Miller is a teacher, so her stage presence was quiet, but confident. As I’ve mentioned in other author encounters posts, sometimes authors aren’t comfortable being on stage. I get that. But, it’s always a pleasant surprise when the writer is a good public speaker and can articulate things to the audience. I find that I can learn so much more from them about their craft and process.
The event started off with Miller reading a passage from Circe! Hearing the words of the author in his/her own voice is such a special experience. You get to hear their own interpretation, how the words sounded in their head as they wrote them, their inflections and their intonations. If you get the opportunity to hear an author read his/her words, always take it!
Then, we got into the meat of the talk. We learned that writing is a lengthy process for Miller. Both of her books have taken more than five years each to write! She is a very busy lady with raising her family. I don’t have children, but it’s always nice when a writer says something like this that is relatable. Some writers insist that you should finish a book in a year and for many of us, that’s just not feasible, and frankly a little bit disheartening.

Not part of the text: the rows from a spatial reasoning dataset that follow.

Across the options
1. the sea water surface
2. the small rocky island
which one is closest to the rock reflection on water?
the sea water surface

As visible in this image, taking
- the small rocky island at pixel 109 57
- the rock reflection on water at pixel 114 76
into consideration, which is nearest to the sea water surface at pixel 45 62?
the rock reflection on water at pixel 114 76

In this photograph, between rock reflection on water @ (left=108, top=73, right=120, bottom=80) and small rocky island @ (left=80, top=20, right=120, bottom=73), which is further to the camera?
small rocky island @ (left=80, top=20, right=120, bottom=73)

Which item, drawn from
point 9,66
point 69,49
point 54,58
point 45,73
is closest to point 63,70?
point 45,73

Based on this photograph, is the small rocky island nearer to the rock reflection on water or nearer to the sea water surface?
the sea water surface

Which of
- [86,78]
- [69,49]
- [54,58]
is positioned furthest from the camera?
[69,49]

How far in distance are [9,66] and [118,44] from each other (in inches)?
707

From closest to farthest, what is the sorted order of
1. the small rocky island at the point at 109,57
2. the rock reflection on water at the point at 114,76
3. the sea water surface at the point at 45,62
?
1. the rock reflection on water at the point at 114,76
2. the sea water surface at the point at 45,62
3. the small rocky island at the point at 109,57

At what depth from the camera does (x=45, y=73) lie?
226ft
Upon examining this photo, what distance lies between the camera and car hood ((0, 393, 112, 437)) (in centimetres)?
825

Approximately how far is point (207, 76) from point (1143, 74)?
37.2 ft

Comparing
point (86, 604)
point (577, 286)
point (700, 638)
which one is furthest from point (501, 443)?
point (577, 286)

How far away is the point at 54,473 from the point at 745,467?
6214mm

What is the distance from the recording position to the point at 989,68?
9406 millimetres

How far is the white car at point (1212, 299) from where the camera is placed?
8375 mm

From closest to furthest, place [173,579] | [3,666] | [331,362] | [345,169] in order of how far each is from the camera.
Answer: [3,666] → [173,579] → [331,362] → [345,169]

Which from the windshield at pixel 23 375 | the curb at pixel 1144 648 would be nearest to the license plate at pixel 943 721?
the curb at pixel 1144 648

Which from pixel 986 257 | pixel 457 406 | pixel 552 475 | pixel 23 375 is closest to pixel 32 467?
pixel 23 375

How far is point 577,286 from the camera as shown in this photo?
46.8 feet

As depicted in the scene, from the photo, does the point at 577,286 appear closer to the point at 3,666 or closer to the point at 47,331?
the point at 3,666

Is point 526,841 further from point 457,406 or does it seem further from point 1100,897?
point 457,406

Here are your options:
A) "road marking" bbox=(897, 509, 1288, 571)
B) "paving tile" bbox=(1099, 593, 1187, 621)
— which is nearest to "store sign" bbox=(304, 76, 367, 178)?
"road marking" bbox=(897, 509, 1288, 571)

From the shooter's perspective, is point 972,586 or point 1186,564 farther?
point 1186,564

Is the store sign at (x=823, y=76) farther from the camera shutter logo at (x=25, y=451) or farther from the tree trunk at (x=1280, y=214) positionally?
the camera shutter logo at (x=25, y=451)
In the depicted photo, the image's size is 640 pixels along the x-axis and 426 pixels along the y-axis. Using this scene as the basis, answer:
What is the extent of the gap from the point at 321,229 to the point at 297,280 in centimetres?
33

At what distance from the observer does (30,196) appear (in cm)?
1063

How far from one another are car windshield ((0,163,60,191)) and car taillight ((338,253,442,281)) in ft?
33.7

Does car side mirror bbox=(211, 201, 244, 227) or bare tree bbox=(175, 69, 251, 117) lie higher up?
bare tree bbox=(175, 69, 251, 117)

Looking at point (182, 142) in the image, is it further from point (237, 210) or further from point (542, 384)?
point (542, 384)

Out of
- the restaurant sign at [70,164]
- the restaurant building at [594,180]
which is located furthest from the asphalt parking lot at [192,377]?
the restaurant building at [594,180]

As with a work of fiction, I always love a good origin story, and we got a great one from the author that evening as well! Madeline Miller told the audience about how her love of ancient literature started. Each time I listen to an author, I find that I have so much in common with them with regard to our experiences as children. Our parents read to us. Miller told us about how her mother would read to her from The Odyssey and how she fell in love with the gods and goddesses, the epic adventures. She also had support along the way from teachers: the Latin teach who taught her Ancient Greek on the side, the English teacher who encouraged her love of storytelling. These experiences in our youth are pivotal to becoming the creatives we are as adults.
As you would expect, Miller’s knowledge of myth is on point and I thoroughly enjoyed hearing her talk about how she wove four main stories/myths about Circe together to tell the story she envisioned. I also appreciated that she referred to her story as a “reimagining.” When you’re dealing with the ancient world, I think this is very important and it gave me some hope and some confidence. Here is a classicist, someone who has thoroughly studied the period, and who is telling the story in her own way, being true to myth in some regard, injecting some modern sensibilities as well, and also tossing the pieces that don’t fit. As I seek to re-approach telling a story about Sappho, I find this helps me feel a bit more confident in my storytelling. (I also felt confident that my knowledge of the period’s literature hasn’t waned too much as I knew the majority of the texts and stories she referenced in her talk!).
Even though the focus of this talk was Circe, we were lucky enough to spend some time on her first book, The Song of Achilles! My book club is reading this book later this year, but I read it months ago! I have been particularly intrigued by the story telling perspective of this one. It’s the story of both Achilles and Patroclus, told by Patroclus. It’s very Great Gatsby in my opinion where you get the story of a mythic/epic figure from someone who is observing and also part of the action to a certain extent. This is how I’ve been envisioning positioning my story about Sappho as well: a story told by an observer and someone who interacts with her and loves her.
At the end of the talk, we stood in line and got a minute of Madeline Miller’s time and an autograph. I shared with her my love of classical literature and that I have a minor in it, though I didn’t tell her about my own book aspirations. I don’t know why, but I felt a little weird about sharing that with her (or with any author with whom I might share somewhat of a niche). But, it was fun to see how she signed my book! She recommended a book to read and called me a fellow classicist (This absolutely made my day! Thank you, Madeline!)!